** WHAT IS NEEDED **
Leaving out all pictures, retype the records exactly.

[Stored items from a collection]
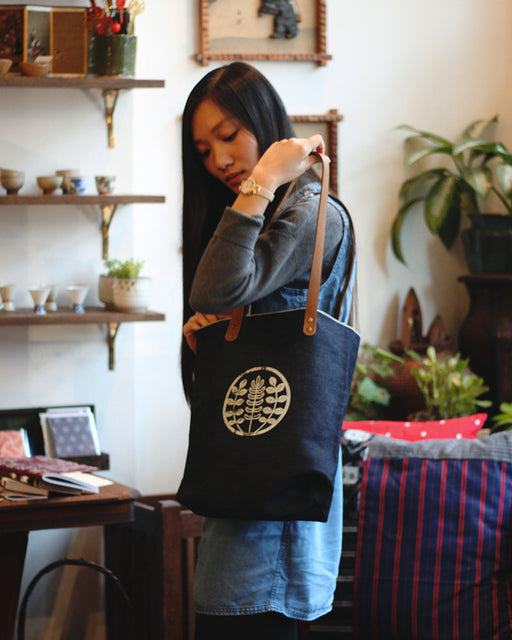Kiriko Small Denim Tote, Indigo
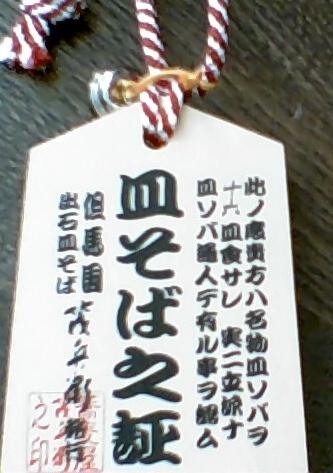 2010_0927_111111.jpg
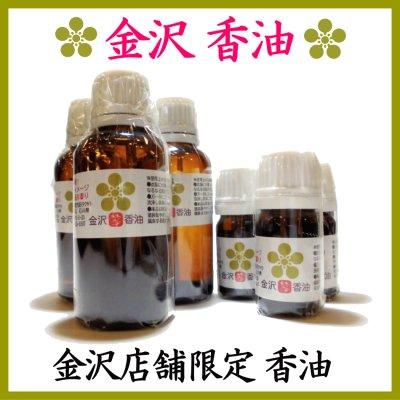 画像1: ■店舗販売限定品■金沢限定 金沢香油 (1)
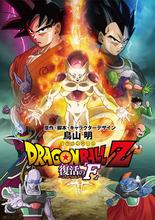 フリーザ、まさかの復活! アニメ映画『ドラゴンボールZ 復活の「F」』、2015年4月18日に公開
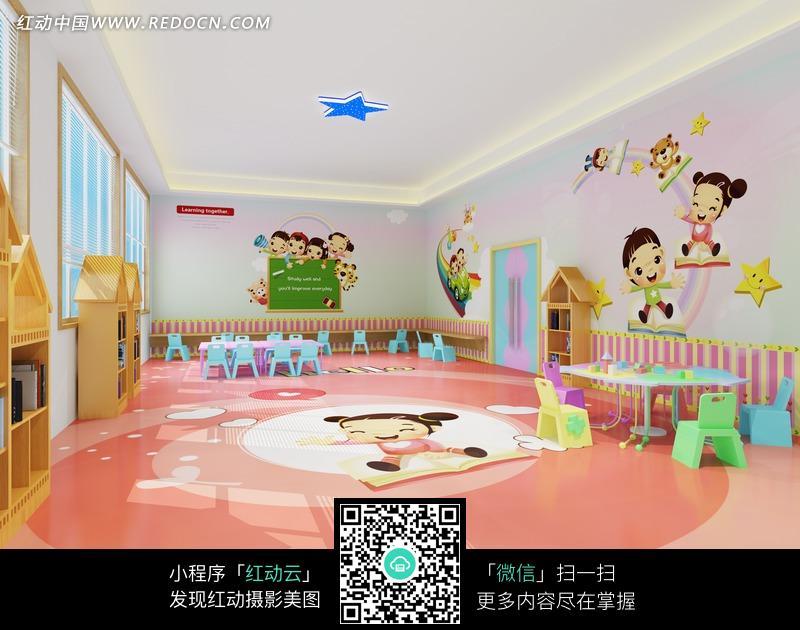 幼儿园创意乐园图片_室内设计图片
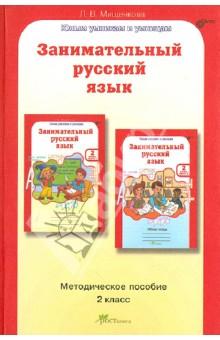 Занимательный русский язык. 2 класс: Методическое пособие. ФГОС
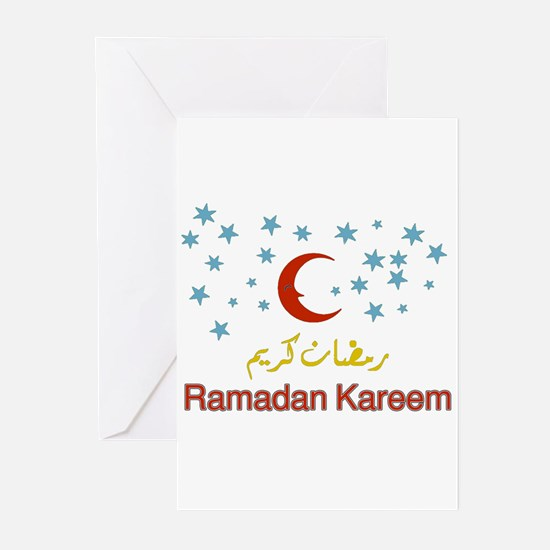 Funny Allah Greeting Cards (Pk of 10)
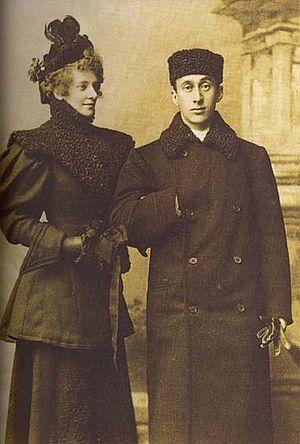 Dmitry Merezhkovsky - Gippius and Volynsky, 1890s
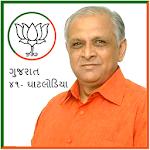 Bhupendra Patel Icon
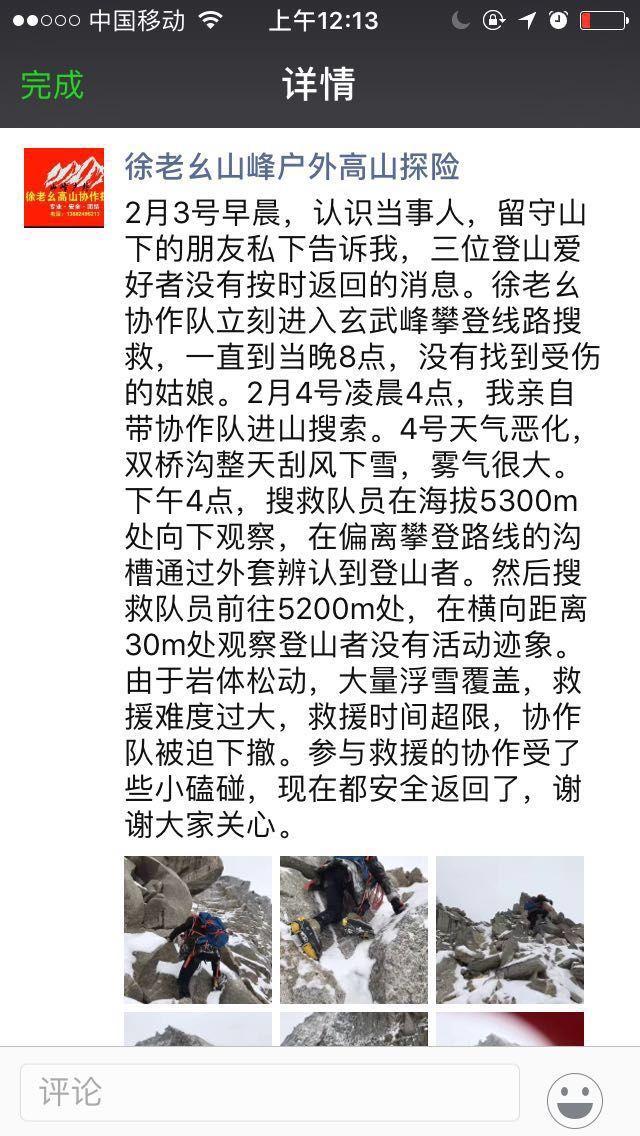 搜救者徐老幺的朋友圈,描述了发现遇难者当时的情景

** EXERCISE OUTPUT **
Kiriko Small Denim Tote, Indigo
 2010_0927_111111.jpg
 画像1: ■店舗販売限定品■金沢限定 金沢香油 (1)
 フリーザ、まさかの復活! アニメ映画『ドラゴンボールZ 復活の「F」』、2015年4月18日に公開
 幼儿园创意乐园图片_室内设计图片
 Занимательный русский язык. 2 класс: Методическое пособие. ФГОС
 Funny Allah Greeting Cards (Pk of 10)
 Dmitry Merezhkovsky - Gippius and Volynsky, 1890s
 Bhupendra Patel Icon
 搜救者徐老幺的朋友圈,描述了发现遇难者当时的情景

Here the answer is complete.